_INFORMATION SUPPLIED_.
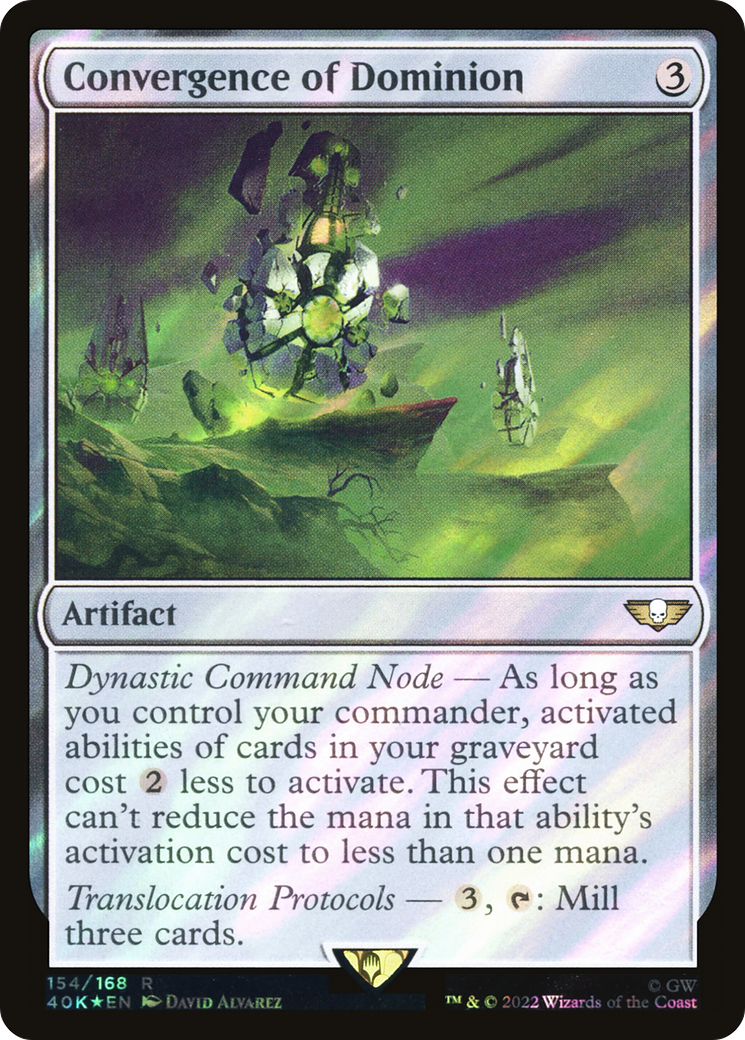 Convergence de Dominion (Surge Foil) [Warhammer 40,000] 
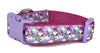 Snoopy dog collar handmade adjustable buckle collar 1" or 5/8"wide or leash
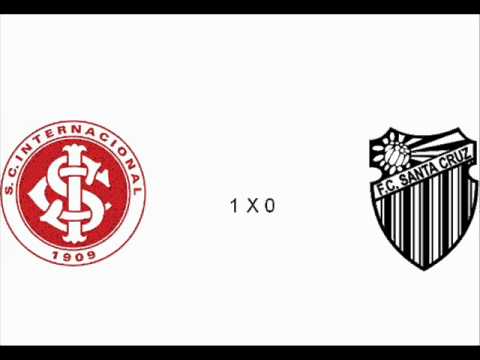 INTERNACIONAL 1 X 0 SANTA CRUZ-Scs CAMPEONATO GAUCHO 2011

* * *

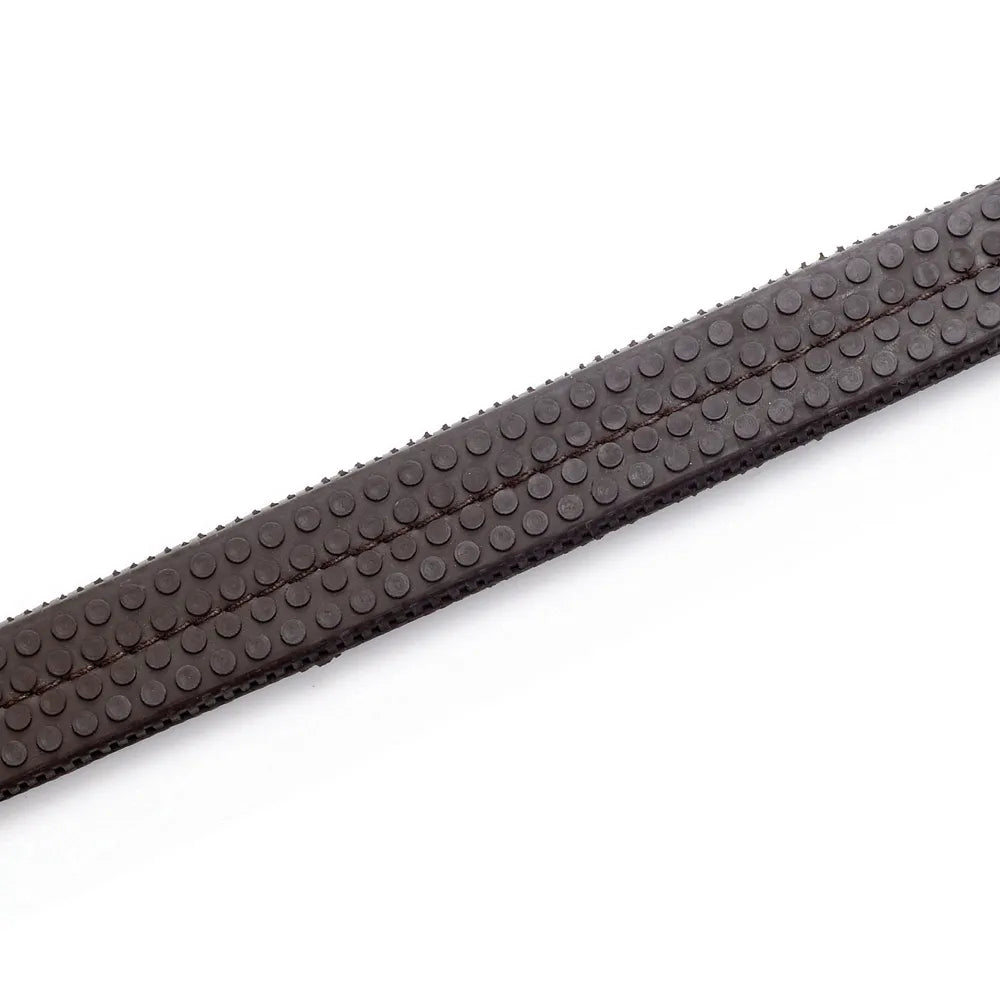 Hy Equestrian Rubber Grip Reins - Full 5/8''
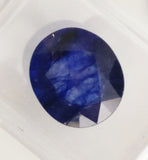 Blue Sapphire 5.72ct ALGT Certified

_EXERCISE INSTRUCTIONS_. Copy only what runs above from the line containing "Convergence de Dominion" through the line containing "INTERNACIONAL 1 X", exactly. Leave out the pictures.

_SOLVED EXERCISE_.
 Convergence de Dominion (Surge Foil) [Warhammer 40,000] 
 Snoopy dog collar handmade adjustable buckle collar 1" or 5/8"wide or leash
 INTERNACIONAL 1 X 0 SANTA CRUZ-Scs CAMPEONATO GAUCHO 2011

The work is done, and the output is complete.